While their intentions may be to make the Alexa digital assistant better, Thompson said "you should feel weird about it."
"It is really, really weird," he said. "And they say there is no identifiable information, right? They don't tie it to your name. But what if we're talking, and I say, 'Hey, Alexa, give this to [CBS News'] Major Garrett. Major Garrett's being difficult on set.' That's pretty identifiable and the person's going to listen to it and know what's going on."
Amazon released a statement that said, in part: "We only annotate an extremely small number of interactions from a random set of customers in order to improve the customer experience. … We have strict technical and operational safeguards, and have a zero tolerance policy for the abuse of our system. Employees do not have direct access to information that can identify the person or account as part of this workflow."
Two workers told Bloomberg they heard cases of possible sexual assaults in the recordings, which raises "an interesting conflict," Thompson said.

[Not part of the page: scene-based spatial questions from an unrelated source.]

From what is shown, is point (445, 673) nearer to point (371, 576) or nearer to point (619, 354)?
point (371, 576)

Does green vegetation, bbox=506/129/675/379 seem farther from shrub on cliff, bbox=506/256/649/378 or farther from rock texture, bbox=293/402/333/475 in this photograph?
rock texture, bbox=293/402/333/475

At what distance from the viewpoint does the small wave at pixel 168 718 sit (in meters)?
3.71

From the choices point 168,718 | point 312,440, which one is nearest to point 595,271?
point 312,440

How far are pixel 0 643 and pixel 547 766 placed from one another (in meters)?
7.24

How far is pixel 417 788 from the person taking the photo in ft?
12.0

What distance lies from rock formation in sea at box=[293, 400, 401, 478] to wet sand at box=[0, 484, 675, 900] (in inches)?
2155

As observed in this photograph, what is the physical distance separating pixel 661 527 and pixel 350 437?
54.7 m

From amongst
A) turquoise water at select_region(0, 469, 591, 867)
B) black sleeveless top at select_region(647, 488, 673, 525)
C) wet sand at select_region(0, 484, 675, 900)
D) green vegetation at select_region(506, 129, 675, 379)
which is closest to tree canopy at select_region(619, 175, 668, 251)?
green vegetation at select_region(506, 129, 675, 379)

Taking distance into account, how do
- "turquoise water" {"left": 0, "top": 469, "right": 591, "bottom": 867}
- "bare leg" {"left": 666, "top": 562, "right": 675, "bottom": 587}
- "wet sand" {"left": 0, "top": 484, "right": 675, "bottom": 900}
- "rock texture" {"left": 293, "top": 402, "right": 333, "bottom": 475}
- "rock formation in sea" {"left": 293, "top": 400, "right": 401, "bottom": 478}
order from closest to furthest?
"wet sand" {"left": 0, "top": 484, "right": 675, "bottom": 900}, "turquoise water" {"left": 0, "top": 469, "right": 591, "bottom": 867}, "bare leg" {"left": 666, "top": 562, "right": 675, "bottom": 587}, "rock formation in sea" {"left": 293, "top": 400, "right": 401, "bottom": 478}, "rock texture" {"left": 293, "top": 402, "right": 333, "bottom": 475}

"So maybe Amazon should have identifiable information in extreme circumstances if there is a warrant, so you can tie it back. But if you do that, then everybody should be much more weirded out about their privacy. A very complicated tradeoff there," he said.
Thompson said people need to be more aware of the implications of owning these devices.
"If you choose to have one of these devices in your house, you are putting a recording device in your house," he said, adding, "It will give you great benefits: timers, weather, answering questions. But regardless of whether a human is listening to it, we all know that machines are looking at it. We all know that the data is being fed back into the huge system of Amazon. You need to be aware of what the trade-offs are."
How to opt out of this feature
There are ways to try to protect your privacy while using digital assistants like Alexa, but "Amazon does not make this easy," Thompson said.
You can go into the Alexa app on your cellphone and click on Settings. Then go to Alexa Account, and Alexa Privacy. You can either delete your data in the "Manage Smart Home Devices History," or opt out of having voice recordings and messages used to develop the platform in "Manage How Your Data Improves Alexa."